'Zindagi khwab hai khwab mein sach hai kya aur bhala jhooth hai kya?' Remember Motilal's staggering existentialism in 1956's 'Jagte Raho'? Some such philosophy underlines the key goings-on in 'My Friend Pinto' -- a wispy, nostalgic comedy about a Goan simpleton's one night of zany adventures in the mad mad bustle of Mumbai during New Year's eve.
This isn't the first film that explores Mumbai by night. From Khwaja Ahmed Abbas's 'Bambai Raat Ki Bahon Mein' to Sudhir Mishra's 'Iss Raat Ki Subah Nahin', the dark comic side of the city's underbelly has ceaselessly fascinated Bollywood since long before the term 'Bollywood' was invented.
Debutant director Raghav Dar switches on the innovative mode full-blast. The first and most conspicuous component in his comic romp is the director's sense of fun.
He is fearless about the fun quotient that he has while going with one sumptuous swoop into lives as different from one another as any two homes, families that live in Mumbai can be.
A semi-retired gangster (Makarand Deshpande) and his never-been star-actress mistress(Divya Dutta), his twin assassin-goons Ajay and Vijay (played by real life Amin and Karim Hajee who were last seen together on screen dancing in a Sufi trance to A.R. Rahman's devotional number in Jodhaa-Akbar), an old taxidriver and his gambler-son(theatre actor Shakeel Khan making a stellar screen appearance), a lost girl Maggie(Kalki Koechlin) abandoned by her small-time crook boyfriend on the railway station, the competitive couple (Arjun Mathur and Shruti Seth) coping with the sudden appearance of an unwanted guest from Goa, even as they try to cope with the fissures in their own marriage... These, then, are some of the characters who show up one night in Dar's 'Mumbai raat ki bahon mein' (Mumbai at night).

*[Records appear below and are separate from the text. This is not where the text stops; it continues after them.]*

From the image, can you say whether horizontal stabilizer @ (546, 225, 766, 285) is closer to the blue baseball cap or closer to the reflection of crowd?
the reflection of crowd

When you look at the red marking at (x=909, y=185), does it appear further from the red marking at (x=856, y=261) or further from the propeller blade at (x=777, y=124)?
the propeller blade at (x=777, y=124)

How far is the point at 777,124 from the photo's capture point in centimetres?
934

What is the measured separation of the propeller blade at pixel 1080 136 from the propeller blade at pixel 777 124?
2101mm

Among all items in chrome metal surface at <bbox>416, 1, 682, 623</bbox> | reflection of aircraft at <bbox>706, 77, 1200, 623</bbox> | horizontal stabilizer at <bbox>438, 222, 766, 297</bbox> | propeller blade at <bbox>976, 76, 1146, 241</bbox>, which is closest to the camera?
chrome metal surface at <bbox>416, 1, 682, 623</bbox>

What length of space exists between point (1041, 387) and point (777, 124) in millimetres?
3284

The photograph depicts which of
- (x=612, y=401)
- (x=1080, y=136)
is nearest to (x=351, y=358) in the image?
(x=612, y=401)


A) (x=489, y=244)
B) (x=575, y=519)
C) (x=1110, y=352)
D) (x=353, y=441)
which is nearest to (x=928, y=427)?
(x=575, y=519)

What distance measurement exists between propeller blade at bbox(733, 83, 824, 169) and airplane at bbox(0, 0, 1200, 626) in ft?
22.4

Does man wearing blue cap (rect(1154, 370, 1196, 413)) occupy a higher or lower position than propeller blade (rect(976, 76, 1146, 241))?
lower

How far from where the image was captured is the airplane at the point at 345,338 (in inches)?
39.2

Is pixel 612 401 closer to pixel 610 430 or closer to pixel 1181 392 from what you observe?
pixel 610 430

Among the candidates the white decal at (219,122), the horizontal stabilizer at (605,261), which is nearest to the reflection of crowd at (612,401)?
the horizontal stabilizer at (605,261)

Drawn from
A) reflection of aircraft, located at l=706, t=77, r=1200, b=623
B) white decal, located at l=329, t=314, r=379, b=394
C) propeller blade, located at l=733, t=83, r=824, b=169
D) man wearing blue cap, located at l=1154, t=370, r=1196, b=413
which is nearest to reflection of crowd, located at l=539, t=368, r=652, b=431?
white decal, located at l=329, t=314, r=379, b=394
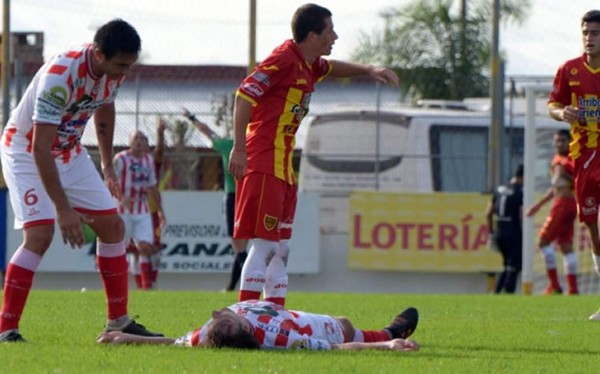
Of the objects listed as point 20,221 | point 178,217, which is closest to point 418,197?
point 178,217

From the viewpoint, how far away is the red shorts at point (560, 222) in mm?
21500

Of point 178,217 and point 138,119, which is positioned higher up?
point 138,119

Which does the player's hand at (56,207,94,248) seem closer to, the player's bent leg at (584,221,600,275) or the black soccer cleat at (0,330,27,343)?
the black soccer cleat at (0,330,27,343)

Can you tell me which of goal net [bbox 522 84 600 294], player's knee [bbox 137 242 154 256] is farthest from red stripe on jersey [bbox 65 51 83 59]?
goal net [bbox 522 84 600 294]

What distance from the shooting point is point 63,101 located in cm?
859

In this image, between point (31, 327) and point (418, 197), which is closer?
point (31, 327)

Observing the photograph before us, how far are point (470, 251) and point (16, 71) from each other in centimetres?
802

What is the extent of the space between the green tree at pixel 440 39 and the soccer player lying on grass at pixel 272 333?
28.3 metres

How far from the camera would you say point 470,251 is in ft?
78.9

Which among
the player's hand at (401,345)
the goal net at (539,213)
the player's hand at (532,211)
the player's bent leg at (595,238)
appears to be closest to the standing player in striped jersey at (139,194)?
the player's hand at (532,211)

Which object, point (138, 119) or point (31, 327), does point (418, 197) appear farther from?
point (31, 327)

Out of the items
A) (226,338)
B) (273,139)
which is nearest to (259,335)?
(226,338)

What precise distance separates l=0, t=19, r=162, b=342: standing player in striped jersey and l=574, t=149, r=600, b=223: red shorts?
464 centimetres

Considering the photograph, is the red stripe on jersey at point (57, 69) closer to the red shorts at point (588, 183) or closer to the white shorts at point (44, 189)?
the white shorts at point (44, 189)
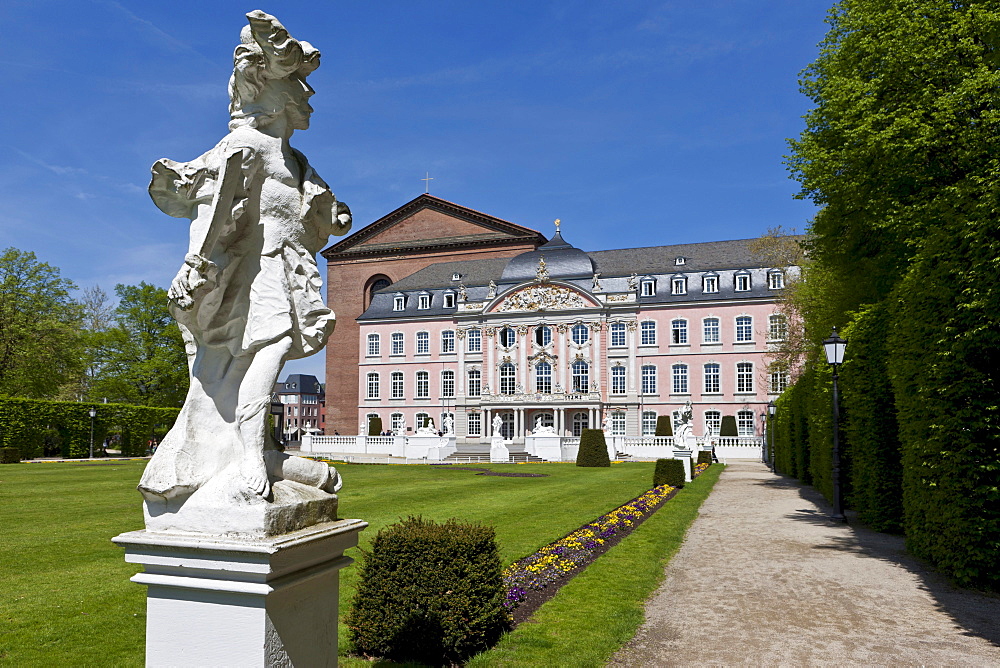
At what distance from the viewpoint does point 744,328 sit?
46.2 metres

There are many others. Oh yes, characters pop out of every nook and cranny like rabbits from a hat. Bringing them all together is the Goan Mama's boy, the simpleton Michael Pinto who we're informed, with tongue firmly in the scriprwriter's cheek, is the nephew of Albert 'jissko bahut gussa aata tha' (who gets very angry).
The reference to Saeed Mirza's 1980 cult classic 'Albert Pinto Ko Gussa Kyon Aata Hai' is not lost in the film's melee of bustling adventures. The film is knowledgeably laden with references to cinema and cinematic devices from the past including a very pointed allusion to a corpse's journey across Mumbai from Kundan Shah's 'Jaane Bhi Do Yaaron'.
'My Friend Pinto' is a very complex script to write and an even more complex act to pull off on screen. Dar manages the chaos created by Michael Pinto's misadventures across the celebratory streets of Mumbai with fluency and grace.
The awkwardness that we encounter in the storytelling is purely by design. Pinto is put into all kinds of bizarre and embarrassing situations. Like Charlie Chaplin in the silent films, he walks out of the chaos unscathed.
Prateik with his waif-like quality truly finds himself as an actor when he plays a lost character. 'My Friend Pinto' needed his vulnerability and uncertainties.
The supporting cast is impressive, with Divya Dutta and Makrand Deshpande having a ball with their guns and games. They are like two bulls in a sex shop. Arjun Mathur as Pinto's desensitised Mumbai friend creates quite a graph for his character within the limited space provided by the restless script.
Quirky, capricious, whimsical and at times magical (watch those Broadway-styled musical performances), 'My Friend Pinto' conveys the key comic patterns of Kundan Shah's 'Jaane Bhi Do Yaaron'.
Prateik echoes the innocent adventures of Raj Kapoor in 'Jagte Raho'. Dar's directorial debut is endearing in its eccentricity.
When you leave the crazy comic cosmos of Pinto's world behind, you take away with you a film that is fiercely original in concept and designed to deliver tongue-in-cheek swipes at all those scared cows of Bollywood that we grew up watching and loving without knowing why we loved them in the first place.
There is something about 'My Friend Pinto'. But you don't really know what.